| Record list |
____________________
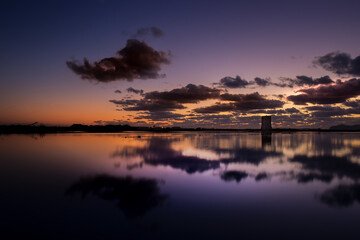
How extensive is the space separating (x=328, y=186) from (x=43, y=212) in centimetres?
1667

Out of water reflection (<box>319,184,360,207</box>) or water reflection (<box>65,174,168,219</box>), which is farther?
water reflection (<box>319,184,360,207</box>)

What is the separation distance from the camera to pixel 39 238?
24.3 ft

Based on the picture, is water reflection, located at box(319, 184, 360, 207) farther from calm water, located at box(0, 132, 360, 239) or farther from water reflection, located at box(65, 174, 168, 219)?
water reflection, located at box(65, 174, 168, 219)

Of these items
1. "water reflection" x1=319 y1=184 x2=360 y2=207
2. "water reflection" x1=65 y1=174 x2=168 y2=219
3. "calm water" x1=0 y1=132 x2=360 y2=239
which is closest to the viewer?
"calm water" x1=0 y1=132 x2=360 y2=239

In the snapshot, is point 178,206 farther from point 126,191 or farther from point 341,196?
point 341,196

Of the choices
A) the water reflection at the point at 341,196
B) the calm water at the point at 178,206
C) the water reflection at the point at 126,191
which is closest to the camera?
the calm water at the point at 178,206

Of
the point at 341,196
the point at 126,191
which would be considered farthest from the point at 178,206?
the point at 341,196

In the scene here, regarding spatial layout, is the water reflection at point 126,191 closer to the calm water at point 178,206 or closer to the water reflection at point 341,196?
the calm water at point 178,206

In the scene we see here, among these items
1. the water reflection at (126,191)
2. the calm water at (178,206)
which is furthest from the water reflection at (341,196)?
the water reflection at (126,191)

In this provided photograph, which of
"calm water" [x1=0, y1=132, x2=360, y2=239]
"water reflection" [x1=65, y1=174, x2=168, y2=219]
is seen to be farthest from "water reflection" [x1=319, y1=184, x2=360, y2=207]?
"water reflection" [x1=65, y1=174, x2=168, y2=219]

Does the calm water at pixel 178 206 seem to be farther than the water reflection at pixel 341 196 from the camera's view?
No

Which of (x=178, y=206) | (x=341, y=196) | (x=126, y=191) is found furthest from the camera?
____________________
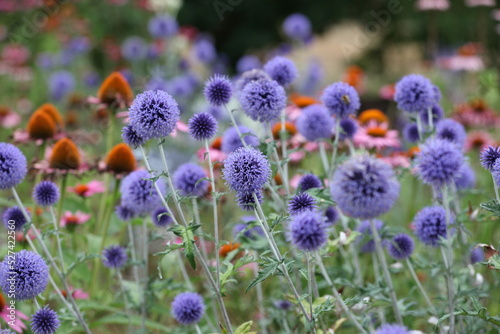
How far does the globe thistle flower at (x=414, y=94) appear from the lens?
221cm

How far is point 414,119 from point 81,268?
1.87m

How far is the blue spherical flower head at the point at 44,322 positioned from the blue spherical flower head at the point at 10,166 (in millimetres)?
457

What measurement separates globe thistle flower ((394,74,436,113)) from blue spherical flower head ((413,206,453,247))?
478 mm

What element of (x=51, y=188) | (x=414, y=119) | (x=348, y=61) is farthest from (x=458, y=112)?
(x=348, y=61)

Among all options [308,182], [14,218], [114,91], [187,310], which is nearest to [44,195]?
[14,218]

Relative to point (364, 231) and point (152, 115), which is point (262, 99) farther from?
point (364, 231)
____________________
| Exercise instructions |
From the data above, copy in full each line that contains the word "furthest".

| Exercise solution |
which is furthest from the water reflection at (341,196)?
Which of (x=178, y=206) | (x=341, y=196) | (x=126, y=191) is found furthest from the camera?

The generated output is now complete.